同じころ鳥取・大山町でも「大山口列車空襲」の慰霊祭が営まれていた。

7月28日に営まれた「大山口列車空襲」慰霊祭
7月28日に営まれた「大山口列車空襲」慰霊祭

どちらの慰霊祭にもかつては実際に空襲を体験した住民が参列していたが、80年の歳月とともに多くが鬼籍に入ったことで、近年は遺族や地元有志が中心となって営まれている。

大山口列車空襲被災者の会・金田吉人会長:
被災者の先輩方がゼロになってしまった。残された戦争を知らない私たちが引き継いでいく。

山陰が“戦場”に…米軍機が襲来し一般住民などを攻撃

山陰が戦場と化した日…昭和20年7月28日。
数少なくなった目撃者の証言を改めて掘り起こした。

「大山口列車空襲」の慰霊碑
「大山口列車空襲」の慰霊碑

戦局の悪化から本土決戦が現実味を帯び始めた太平洋戦争末期。山陰の空に米軍機が襲来した。

国野正好さん(84):
汽車の燃えた残骸がしばらくここにありました。大変な騒ぎでした。

米軍機襲来の様子を語る国野さん
米軍機襲来の様子を語る国野さん

7月28日の当時の様子を語る大山町の国野正好さん。5歳の時の記憶だ。
....................
課題文:
本文の「どちらの慰霊祭にもかつては実」から「数少なくなった目撃者の証言を改めて掘り起こした。」まで（「数少なくなった目撃者の証言を改めて掘り起こした。」も含む）を、「地元有志」を「地域の有志」に置き換えて書き直してください。

コレクションに保存された項目:
....................
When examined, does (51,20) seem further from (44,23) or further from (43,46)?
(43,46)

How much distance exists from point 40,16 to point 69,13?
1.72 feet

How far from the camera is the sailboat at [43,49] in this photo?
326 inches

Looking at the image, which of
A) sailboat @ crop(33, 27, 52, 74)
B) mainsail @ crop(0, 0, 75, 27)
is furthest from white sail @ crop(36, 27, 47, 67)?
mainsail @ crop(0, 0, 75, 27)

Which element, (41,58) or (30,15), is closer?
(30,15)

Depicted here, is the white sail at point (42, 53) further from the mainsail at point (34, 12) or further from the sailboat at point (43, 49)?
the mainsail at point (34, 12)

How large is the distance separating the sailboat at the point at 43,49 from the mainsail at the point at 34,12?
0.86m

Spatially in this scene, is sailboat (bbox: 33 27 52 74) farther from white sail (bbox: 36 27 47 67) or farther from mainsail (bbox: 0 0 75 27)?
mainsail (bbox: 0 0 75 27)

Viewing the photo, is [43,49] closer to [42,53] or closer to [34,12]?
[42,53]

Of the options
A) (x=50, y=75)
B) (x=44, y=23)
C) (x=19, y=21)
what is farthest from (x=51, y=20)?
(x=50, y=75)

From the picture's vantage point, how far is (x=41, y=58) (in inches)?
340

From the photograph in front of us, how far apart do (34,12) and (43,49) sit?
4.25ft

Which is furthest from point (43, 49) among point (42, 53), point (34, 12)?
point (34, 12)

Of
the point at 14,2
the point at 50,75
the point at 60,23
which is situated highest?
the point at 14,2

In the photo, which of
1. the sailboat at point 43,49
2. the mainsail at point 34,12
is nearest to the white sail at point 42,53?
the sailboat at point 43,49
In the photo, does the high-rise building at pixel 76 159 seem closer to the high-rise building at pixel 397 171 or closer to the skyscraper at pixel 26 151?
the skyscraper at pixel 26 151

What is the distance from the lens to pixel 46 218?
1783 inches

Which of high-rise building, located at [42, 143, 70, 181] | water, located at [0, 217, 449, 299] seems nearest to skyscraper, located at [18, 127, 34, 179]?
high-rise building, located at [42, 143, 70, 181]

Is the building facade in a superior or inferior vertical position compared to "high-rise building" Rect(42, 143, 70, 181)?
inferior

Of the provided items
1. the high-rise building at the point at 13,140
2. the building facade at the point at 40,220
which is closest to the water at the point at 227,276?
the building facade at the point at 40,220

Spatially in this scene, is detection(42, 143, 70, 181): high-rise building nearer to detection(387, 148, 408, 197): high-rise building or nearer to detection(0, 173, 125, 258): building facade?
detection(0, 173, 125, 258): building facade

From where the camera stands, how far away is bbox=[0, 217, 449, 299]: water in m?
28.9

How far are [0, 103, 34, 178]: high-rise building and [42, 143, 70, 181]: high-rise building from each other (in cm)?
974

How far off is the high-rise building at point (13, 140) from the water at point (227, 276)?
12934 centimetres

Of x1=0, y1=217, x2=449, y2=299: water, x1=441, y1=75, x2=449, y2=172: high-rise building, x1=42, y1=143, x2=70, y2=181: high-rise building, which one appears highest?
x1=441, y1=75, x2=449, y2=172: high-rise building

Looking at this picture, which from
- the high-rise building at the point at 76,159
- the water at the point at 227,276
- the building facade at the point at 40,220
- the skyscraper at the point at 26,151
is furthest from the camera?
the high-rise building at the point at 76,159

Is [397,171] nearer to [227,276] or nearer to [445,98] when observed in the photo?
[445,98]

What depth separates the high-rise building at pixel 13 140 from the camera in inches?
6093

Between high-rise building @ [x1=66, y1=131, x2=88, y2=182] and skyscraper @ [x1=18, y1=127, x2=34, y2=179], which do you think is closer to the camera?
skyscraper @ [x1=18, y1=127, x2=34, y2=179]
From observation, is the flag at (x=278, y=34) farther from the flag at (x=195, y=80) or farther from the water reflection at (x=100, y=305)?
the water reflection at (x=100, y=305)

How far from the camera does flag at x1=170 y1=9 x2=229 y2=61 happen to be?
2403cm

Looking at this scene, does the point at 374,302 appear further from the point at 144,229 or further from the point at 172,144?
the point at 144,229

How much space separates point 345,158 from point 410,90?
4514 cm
....................
作業結果:
どちらの慰霊祭にもかつては実際に空襲を体験した住民が参列していたが、80年の歳月とともに多くが鬼籍に入ったことで、近年は遺族や地域の有志が中心となって営まれている。

大山口列車空襲被災者の会・金田吉人会長:
被災者の先輩方がゼロになってしまった。残された戦争を知らない私たちが引き継いでいく。

山陰が“戦場”に…米軍機が襲来し一般住民などを攻撃

山陰が戦場と化した日…昭和20年7月28日。
数少なくなった目撃者の証言を改めて掘り起こした。